In case you haven’t noticed, government officials do not care at all about misinformation. Us plebs can be banned from social media, ridiculed in the press, given fines, beaten, imprisoned over “misinformation” (i.e. information the government doesn’t like to be made public) but government officials will never be held responsible for the spread of real misinformation. Case in point: https://petition.parliament.uk/petitions/576886?reveal_response=yes

RW
RW
4 years ago
Reply to  amanuensis

That’s a conjecture. It is known that antibody levels wane within months. People belonging to the group of scientists you mustn’t listen to claim that’s perfectly normal and means nothing. That’s also sort-of logical, because nothing organic is deathless and in absence of pathogens, why would antibodies for them still be produced?

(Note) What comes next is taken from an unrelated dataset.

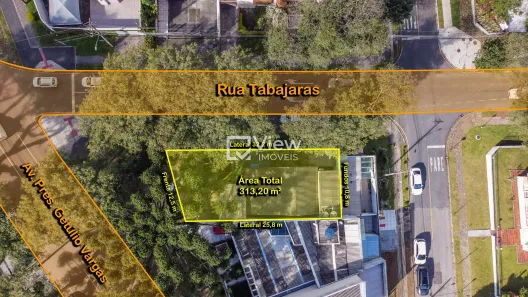 Lote/Terreno à venda, 313m² no Vila Izabel, Curitiba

Only One vax, two vax, three vax, four, vax you all once more! people claim that this would be dangerous. But according to them, only utmost exertion 24/7 covdinism can save anyone from the horrible disease, IOW, they would say that, wouldn’t they?

Cranmer
Cranmer
4 years ago

I’d like to think that eastern Europeans, with their recent history, are a little less susceptible to state coercion techniques and propaganda. I remember when living in Hungary having difficult explaining to someone what the Special Constabulary was in England. She kept asking ‘but why do people do that if the government does not force them to?’

Encierro
4 years ago
“Who’s afraid of a vaccine? Come get it; one sting and you’re immune!”

As we all know, that is sending the wrong message.
Question is how are these vaccines being transported and stored? I understood the requirement to keep them at low temps are critical in preserving the shelf life of them. A small wooden shack in the middle of no-where is not inspiring confidence.

RW
RW
4 years ago

Thanks for writing that.

gone_loopy
gone_loopy
4 years ago

Can vampires drink the blood of the va xxed? Asking for a friend

Hugh
Hugh
4 years ago

“Try to enter a church with a mask on and an old lady will remind you this is disrespectful towards God!”.

Can I move to Romania?

Schmendrick67
Schmendrick67
4 years ago

‘While in rural areas, with much less police around, there never really was a lockdown.’ Hmm…that’s a quite accurate description of situation. In my village at least. But: ‘the lack of satellite TV’ is a wild assumption. My take is that,like my village, which is full of antennas (all around as same) it’s the same everywhere.